Articles - 11/10/18
The New Data Protection Law in Brazil and the European Union´s General Data Protection Regulation

The new Brazilian Personal Data Protection Law (Law No. 13.709, of August 14th, 2018 “LGPD”, for the acronym in Portuguese) sets forth the use, treatment, and storage of personal information, aiming especially to ensure to individuals the control of their personal data.
The LGPD arises as complement to the Internet Civil Regulatory Act (Law No. 12.965, of April 23rd, 2014), and was finds main inspiration on the rules of the General Data Protection Regulation (“GDPR”), an European Union framework on data protection in force since since May 25th, 2018.
The LGPD has sought to set up a modern normative framework based on the GDPR model, with the purpose of including Brazil in the list of countries and international entities that can provide a level of protection to personal data that is in accordance with international standards.
By establishing February 15th, 2020, as the date in which the law becomes effective, the legislator granted, as from publication, an 18-month period for Brazilian companies to adapt themselves to the new rules.
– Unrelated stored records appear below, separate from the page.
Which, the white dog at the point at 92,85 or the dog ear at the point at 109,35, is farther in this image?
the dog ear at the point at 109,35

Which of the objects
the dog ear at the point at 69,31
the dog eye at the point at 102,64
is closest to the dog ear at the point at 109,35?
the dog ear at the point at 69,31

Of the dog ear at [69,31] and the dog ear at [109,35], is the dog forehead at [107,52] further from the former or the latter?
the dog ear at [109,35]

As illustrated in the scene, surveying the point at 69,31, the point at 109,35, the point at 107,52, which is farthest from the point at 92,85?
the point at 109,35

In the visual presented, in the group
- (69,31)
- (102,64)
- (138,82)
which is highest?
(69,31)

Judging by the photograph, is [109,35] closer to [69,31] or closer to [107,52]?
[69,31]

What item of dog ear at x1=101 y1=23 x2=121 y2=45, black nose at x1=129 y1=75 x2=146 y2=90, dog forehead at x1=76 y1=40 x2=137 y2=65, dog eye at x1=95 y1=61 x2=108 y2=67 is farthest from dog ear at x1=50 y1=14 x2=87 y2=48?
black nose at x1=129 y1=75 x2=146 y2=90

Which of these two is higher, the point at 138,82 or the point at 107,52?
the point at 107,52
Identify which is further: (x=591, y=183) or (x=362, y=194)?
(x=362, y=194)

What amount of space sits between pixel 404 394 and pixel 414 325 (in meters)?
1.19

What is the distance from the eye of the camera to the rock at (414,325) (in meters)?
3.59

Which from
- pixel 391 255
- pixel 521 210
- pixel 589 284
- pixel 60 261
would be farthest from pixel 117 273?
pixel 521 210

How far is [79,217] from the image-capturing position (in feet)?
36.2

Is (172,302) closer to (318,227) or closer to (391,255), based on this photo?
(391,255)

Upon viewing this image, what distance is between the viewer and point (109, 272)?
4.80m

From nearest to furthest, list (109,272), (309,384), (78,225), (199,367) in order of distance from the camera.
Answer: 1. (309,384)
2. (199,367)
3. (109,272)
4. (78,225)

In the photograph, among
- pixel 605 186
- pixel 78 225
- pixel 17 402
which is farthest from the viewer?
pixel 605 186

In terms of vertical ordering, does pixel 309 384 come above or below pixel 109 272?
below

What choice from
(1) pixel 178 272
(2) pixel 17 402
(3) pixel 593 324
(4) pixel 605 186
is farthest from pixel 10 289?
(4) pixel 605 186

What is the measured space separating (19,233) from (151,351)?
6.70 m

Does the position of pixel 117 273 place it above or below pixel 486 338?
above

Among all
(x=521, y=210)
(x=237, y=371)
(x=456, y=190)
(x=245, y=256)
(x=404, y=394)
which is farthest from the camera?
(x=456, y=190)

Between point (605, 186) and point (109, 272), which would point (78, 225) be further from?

Given the familiarity to the GDPR, companies that operate in the international market that had already started adapting themselves to the European regulation are believed to have a smoother transition to the LGPD.
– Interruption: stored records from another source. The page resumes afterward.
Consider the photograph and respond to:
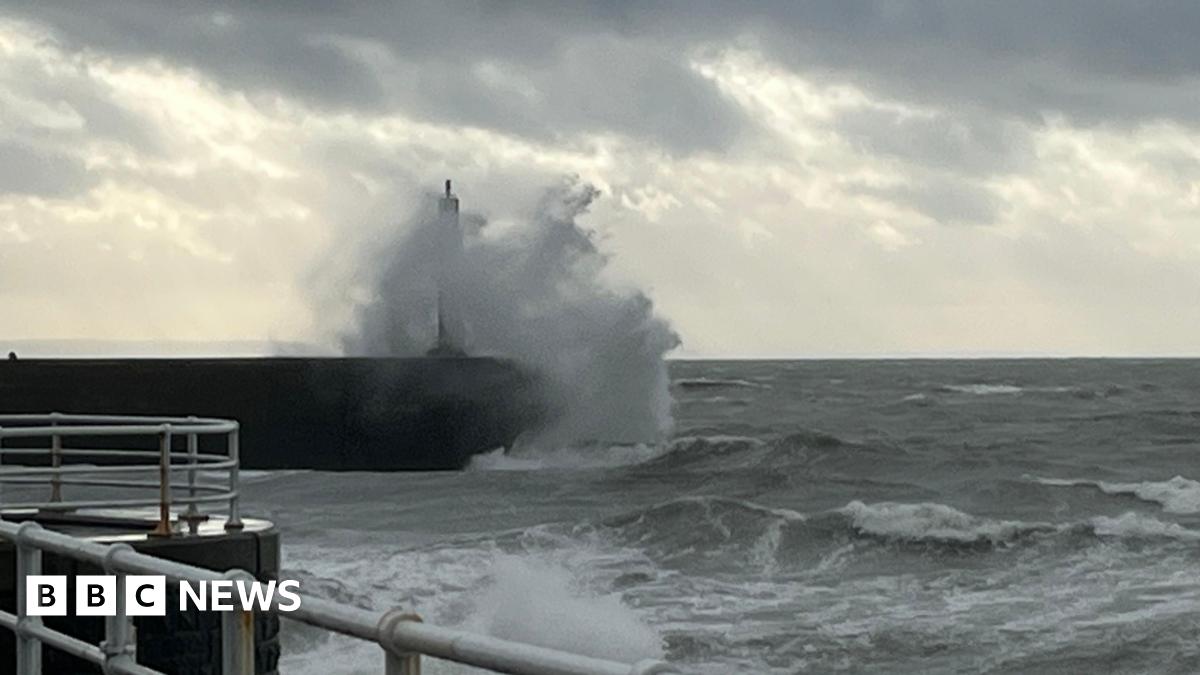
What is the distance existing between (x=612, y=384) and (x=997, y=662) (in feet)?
101

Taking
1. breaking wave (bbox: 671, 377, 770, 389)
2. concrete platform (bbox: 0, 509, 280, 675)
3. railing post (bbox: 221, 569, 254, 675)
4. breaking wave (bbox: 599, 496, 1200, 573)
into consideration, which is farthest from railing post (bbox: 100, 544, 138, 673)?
breaking wave (bbox: 671, 377, 770, 389)

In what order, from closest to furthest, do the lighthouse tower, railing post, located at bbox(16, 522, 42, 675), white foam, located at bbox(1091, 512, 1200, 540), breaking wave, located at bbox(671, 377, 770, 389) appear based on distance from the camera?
railing post, located at bbox(16, 522, 42, 675), white foam, located at bbox(1091, 512, 1200, 540), the lighthouse tower, breaking wave, located at bbox(671, 377, 770, 389)

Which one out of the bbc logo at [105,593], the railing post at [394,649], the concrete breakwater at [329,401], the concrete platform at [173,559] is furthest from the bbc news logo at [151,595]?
the concrete breakwater at [329,401]

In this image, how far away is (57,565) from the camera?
23.2 feet

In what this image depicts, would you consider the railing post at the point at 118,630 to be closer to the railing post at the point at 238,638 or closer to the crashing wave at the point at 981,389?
the railing post at the point at 238,638

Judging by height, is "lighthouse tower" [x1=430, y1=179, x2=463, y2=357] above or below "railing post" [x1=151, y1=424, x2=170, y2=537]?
above

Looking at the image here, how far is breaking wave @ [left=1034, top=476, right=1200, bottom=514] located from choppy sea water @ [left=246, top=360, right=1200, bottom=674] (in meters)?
0.10

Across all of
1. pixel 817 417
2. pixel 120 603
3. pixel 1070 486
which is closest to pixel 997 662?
pixel 120 603

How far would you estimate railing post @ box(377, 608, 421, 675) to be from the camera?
326 cm

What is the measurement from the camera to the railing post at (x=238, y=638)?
12.7ft

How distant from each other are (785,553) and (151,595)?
61.1ft

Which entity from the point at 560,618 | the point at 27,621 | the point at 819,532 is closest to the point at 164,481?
the point at 27,621

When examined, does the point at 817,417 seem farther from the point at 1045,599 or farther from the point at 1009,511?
the point at 1045,599

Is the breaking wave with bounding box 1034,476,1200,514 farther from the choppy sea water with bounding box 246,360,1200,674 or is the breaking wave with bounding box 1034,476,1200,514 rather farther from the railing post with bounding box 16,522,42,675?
the railing post with bounding box 16,522,42,675
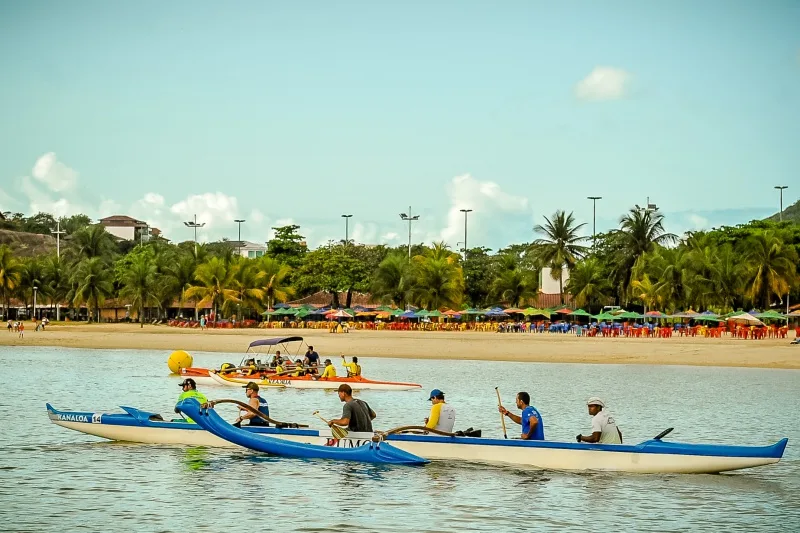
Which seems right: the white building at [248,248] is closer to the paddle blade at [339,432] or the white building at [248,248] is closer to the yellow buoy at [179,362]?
the yellow buoy at [179,362]

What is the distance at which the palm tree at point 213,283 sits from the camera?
273 feet

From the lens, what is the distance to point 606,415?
1588cm

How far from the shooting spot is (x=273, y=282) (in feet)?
291

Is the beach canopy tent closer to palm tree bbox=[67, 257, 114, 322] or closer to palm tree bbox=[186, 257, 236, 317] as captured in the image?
palm tree bbox=[186, 257, 236, 317]

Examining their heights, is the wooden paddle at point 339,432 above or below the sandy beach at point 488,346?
below

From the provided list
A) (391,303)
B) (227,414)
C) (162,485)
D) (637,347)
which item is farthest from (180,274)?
(162,485)

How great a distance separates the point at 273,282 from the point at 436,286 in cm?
1530

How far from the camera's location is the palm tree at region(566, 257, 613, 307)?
84.7 meters

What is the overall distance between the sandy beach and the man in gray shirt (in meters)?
30.9

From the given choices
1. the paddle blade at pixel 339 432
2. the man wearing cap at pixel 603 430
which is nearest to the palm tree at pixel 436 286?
the paddle blade at pixel 339 432

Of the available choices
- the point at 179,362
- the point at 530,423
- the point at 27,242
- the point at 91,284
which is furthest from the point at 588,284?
the point at 27,242

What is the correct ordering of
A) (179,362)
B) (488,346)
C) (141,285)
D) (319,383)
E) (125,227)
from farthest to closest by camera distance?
(125,227)
(141,285)
(488,346)
(179,362)
(319,383)

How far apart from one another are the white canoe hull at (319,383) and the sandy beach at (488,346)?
17.6 metres

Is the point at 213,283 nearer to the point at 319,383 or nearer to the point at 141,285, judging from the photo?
the point at 141,285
The new Brazilian law sets forth clear and preventive rules on the data collection, storage, treatment, and sharing, which will encourage the adoption of safer and more transparent practices for the use of personal data.
Amongst its provisions, the LGPD establishes that data treatment in Brazil will comply with the principles of purpose and necessity – ergo, one must conduct the data collection for specific purposes, that will be previously informed to the subject, besides the need to maintain a proportionality in relation to the purposes to be achieved.
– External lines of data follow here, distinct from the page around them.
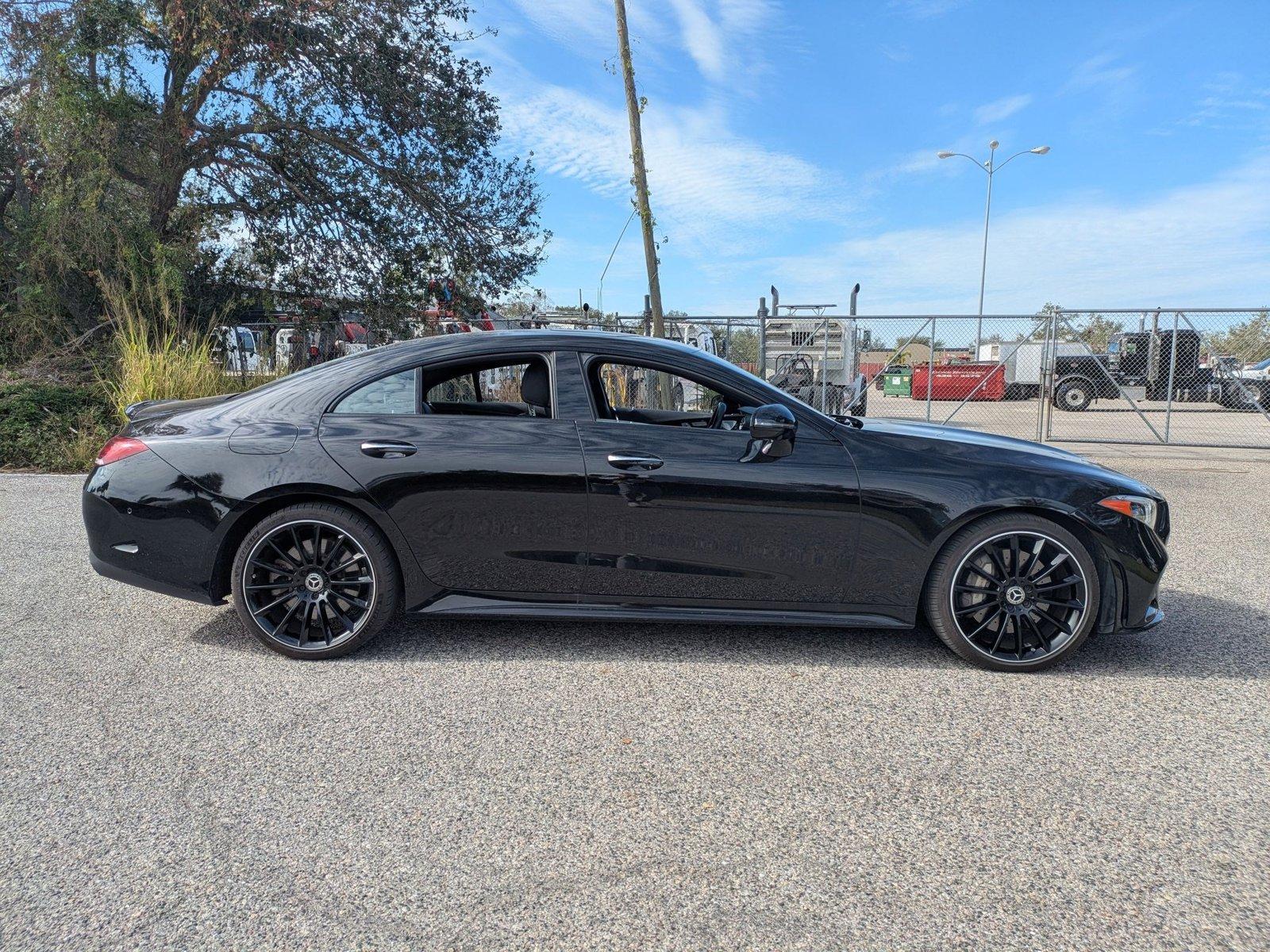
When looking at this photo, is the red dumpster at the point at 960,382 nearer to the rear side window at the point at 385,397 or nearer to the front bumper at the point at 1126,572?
the front bumper at the point at 1126,572

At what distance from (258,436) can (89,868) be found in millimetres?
2051

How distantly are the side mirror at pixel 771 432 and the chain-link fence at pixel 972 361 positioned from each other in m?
9.08

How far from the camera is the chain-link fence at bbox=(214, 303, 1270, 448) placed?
12.8 m

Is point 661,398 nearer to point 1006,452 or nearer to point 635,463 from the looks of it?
point 635,463

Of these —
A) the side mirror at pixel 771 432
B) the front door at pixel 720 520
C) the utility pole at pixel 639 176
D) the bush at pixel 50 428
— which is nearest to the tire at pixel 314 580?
the front door at pixel 720 520

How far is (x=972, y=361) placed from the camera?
18.3 meters

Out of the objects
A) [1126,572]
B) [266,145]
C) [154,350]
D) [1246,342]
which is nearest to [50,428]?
[154,350]

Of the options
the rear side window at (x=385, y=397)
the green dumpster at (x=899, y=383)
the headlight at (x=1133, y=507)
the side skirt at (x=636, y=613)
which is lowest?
the side skirt at (x=636, y=613)

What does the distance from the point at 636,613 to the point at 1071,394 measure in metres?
20.3

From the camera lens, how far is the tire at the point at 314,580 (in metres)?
3.82

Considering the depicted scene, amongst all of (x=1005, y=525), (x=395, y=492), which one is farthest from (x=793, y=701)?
(x=395, y=492)

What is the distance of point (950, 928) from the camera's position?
6.76ft

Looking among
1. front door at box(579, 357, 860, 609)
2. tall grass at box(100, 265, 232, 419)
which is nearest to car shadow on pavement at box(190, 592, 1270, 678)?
front door at box(579, 357, 860, 609)

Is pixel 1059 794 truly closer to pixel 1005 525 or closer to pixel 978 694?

Just like the GDPR, the LGPD ensures to data subjects rights such as the easy access to and correction of incomplete or wrong data, cost-free and facilitated elimination of personal data and portability of their information to another product supplier or service provider.
Personal data are defined as any information about an identified or identifiable individual. In addition, the LGPD, just like the GDPR, establishes the definition of and sets forth specific standards for the treatment of sensitive data (in connection to racial and ethnical origin, political opinions, sex life and others), which treatment may only be conducted upon the subject’s consent, on a specific and emphasized way, for specific purposes, for specific purposes, as well as provides for specific rules for data treatment related to children and teenagers, whose processing must be approved by parents or guardians.
However, in some circumstances, consent by the subject may be exempted, such as: use of data to fulfill legal obligations, enforcement of public policies, protection of life of the subject or third parties, among others.
Companies will have to be more attentive to how data will be collected for treatment, and they must assure and effectively demonstrate that they have the consent from the individual that provides it.
Thus, data treatment agents will have the obligation to adopt measures to hamper the non-authorized access to gathered data, as well as report accidental or unlawful destruction, loss, or non-authorized disclosure of the collected data. The LGPD provides the obligation to report to the competent Brazilian authority and to the subject of any security breach incidents within “a reasonable term”, whereas the GDPR sets forth the term of within no later than 72 hours after awareness of the fact.
Failure to comply with obligations therein will result in a warning notice or payment of a single or daily penalty, in the amount of up to 2% of the company’s revenue (in the cap value of 50 million Reais per violation), a lighter penalty when compared to the penalty of up to 4% of the worldwide revenue of the economic group in the year or 20 million Euros (whichever is highest), as set forth by the GDPR.
There used to be, within the text of the LGPD Bill approved by the Brazilian Senate, a provision establishing penalties of partial or full interruption of the data treatment by companies in violation of the rules – which was, however, vetoed by the President during final sanction. The same fate came upon the creation of the National Authority of Data Protection, under the argument that the prerogative of incorporate entities that generate expenses to the government budget belongs to the Executive Branch.
In short, the new Brazilian data protection law has proposed striking changes, which are being adopted in a large part of the world. Companies from all sectors will have to adapt themselves to the transitions and a new culture on the proper use of data will have to be developed.